La raison principale de ce double revirement est le rachat de BeReal par la licorne Voodoo début 2024 pour 500 millions de dollars. BeReal qui, jusqu’ici, ne générait pas un centime, se doit de devenir rentable. Ce qui explique son développement vers un business model publicitaire. Un autre petit exemple de comment BeReal peut exploiter des partenariats et passer par de la publicité ; lors de la sortie de l’album 1989 de Taylor Swift, l’appli a, comme par hasard, envoyé sa notification à l’exacte même heure que la sortie de l’album. Les fans ont donc pu capturer leurs réactions au moment de la découverte des nouvelles musiques. C’est exactement ce genre de partenariats permettant aux artistes et aux marques de synchroniser leurs lancements avec l’application qui pourront continuer d’exister.

Une application sans influenceurs… en apparence.

Mais au-delà de la publicité, concentrons-nous sur le sujet principal de cet article ; les influenceurs. En théorie, le réseau empêche les influenceurs de prospérer puisqu’il n’y a pas de filtres, pas de retouches, pas de mise en avant de contenus. Malgré tout, certains créateurs trouvent des moyens de détourner ces règles.

En effet, les marques parviennent à s’approprier BeReal, non seulement via les publicités mentionnées précédemment mais également avec des campagnes de communication utilisant des influenceurs.

Un exemple de cette évolution serait la nouvelle campagne de communication d’Avène. Accompagnée par l’agence We Are Social, l’entreprise utilise le concept du partage instantané de photo dans la journée pour promouvoir son produit « Cleanance Comedomed Peeling » avec comme nom pour la campagne #TheRealestAd. Le produit en question a pour mission de réduire le volume des boutons de 95% sur une quinzaine de jours. Ainsi, l’objectif de s’allier à BeReal était de bénéficier de sa valeur « d’authenticité » en partageant les résultats de la crème quotidiennement sur 15 jours via des influenceurs.  C’est le cas de la créatrice de contenu Isïa, qui a agrémenté son BeReal d’images en collaboration avec Avène pour montrer l’effet de la crème avec des photos « sans triche ».

Mais déjà bien avant ça, les marques avaient compris que BeReal pouvait leur être bénéfique. On peut mentionner Chipotle, la chaîne de restauration rapide mexicaine connue pour sa mentalité d’early-adopter, qui crée son compte au printemps 2022 et publie un code promo d’une offre limitée directement sur BeReal.

En bref, alors que le réseau partait du message « utilisons le réseau pour partager sa vie avec ses amis proches, sans artifices et sans objectifs cachés », il finit par se rapprocher de n’importe quel réseau en cédant à la pression du marketing et de l’influence.

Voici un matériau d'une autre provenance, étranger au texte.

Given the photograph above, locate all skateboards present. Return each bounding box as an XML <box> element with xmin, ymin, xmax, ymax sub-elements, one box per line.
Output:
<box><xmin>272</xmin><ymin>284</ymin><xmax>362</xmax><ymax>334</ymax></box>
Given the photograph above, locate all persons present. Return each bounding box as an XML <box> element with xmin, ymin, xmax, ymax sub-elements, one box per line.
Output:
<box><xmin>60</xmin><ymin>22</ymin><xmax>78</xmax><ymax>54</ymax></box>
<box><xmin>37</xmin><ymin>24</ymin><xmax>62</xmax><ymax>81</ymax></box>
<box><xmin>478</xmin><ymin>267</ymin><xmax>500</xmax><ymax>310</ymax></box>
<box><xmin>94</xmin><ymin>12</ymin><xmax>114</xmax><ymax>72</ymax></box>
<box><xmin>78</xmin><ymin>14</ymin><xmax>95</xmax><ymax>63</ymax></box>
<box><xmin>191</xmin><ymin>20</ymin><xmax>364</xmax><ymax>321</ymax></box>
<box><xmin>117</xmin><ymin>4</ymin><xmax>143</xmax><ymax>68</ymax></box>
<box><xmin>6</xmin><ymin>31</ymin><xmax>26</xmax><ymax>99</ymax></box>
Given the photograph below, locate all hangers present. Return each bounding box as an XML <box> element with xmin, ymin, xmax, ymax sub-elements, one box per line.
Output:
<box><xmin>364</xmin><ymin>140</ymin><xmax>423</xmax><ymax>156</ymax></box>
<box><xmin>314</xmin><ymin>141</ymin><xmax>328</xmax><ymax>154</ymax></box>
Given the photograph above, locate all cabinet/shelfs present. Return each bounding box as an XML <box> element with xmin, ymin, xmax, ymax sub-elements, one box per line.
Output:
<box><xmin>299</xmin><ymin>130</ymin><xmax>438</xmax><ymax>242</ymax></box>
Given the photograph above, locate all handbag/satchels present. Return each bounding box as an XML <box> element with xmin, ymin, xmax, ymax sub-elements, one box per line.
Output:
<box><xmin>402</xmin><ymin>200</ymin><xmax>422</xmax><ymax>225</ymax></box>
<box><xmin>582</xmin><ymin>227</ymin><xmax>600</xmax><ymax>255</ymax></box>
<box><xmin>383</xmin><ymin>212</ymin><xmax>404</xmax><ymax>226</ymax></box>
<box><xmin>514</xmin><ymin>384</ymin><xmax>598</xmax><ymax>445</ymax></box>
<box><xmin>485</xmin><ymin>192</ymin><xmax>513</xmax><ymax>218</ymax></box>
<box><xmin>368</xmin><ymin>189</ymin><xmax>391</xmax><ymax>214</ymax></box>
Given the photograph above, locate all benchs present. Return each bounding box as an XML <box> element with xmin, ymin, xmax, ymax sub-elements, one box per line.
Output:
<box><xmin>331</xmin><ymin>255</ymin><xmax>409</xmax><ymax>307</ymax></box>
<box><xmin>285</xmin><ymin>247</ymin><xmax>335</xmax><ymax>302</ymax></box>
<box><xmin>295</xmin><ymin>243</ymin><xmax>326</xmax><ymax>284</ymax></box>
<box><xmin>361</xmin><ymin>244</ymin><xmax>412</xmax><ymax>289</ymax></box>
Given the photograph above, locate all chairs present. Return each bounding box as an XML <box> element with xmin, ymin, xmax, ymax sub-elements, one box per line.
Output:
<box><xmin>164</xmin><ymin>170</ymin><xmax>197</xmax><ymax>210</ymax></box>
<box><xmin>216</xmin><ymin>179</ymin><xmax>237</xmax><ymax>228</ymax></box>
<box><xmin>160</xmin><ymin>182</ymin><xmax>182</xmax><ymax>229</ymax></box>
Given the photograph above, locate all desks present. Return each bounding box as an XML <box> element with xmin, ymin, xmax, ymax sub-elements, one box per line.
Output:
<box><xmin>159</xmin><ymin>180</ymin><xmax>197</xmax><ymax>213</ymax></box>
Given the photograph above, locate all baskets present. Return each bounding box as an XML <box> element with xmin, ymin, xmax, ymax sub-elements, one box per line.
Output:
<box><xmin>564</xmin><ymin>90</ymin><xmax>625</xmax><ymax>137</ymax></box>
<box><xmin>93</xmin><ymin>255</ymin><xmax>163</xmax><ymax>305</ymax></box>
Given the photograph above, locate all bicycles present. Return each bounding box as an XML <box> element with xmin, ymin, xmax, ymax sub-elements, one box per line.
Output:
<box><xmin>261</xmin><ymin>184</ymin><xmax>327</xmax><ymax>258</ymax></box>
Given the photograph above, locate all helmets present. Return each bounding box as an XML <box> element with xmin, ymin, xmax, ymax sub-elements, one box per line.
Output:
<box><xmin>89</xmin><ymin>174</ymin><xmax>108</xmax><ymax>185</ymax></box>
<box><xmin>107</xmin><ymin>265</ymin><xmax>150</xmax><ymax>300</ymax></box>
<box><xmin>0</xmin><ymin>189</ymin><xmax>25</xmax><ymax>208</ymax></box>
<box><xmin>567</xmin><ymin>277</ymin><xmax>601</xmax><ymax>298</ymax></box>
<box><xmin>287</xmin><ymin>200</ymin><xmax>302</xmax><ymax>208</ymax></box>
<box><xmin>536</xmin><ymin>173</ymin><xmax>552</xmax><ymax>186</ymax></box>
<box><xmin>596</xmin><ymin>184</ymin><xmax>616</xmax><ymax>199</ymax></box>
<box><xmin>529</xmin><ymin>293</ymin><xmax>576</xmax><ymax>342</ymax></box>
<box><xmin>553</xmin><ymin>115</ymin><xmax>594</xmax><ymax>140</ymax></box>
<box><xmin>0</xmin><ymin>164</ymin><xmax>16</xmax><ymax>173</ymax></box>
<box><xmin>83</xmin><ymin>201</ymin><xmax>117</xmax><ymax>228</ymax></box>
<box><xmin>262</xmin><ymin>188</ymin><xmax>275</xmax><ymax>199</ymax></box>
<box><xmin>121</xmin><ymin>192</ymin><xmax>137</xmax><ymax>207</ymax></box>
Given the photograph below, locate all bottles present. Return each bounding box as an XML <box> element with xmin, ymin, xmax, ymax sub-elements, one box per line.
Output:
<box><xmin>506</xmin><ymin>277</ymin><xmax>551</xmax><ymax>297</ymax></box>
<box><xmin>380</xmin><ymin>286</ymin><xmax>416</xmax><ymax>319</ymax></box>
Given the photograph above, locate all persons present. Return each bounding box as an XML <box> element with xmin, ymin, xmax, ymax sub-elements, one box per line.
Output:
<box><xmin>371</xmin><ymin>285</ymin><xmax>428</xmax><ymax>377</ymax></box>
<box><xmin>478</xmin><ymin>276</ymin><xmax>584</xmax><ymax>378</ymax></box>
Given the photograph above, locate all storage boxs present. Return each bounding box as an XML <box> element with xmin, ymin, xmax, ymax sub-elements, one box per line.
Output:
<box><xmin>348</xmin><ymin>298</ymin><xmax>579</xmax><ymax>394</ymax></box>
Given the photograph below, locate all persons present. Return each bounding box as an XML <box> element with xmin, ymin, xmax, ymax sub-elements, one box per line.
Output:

Les marques ont rapidement compris l’avantage qu’elles pouvaient en tirer et BeReal a évolué dans leur sens.

Conclusion

À son lancement, BeReal incarnait une révolution en promettant un réseau social loin des artifices et des stratégies d’influence. Son concept reposait sur la spontanéité et l’instantanéité, un contraste radical avec Instagram ou TikTok. Pourtant, au fil des évolutions, l’application s’est progressivement éloignée de son idéal initial. L’introduction de publications bonus, l’apparition de comptes certifiés et la montée en puissance des collaborations avec marques et influenceurs marquent un tournant qui brouille son positionnement.

Peut-on encore considérer BeReal comme une plateforme « anti-influence » ? À l’évidence, l’application n’échappe pas aux logiques de visibilité et de monétisation, malgré ses efforts pour préserver un semblant d’authenticité. Son futur dépendra sans doute de l’équilibre qu’elle parviendra à maintenir entre engagement utilisateur et rentabilité.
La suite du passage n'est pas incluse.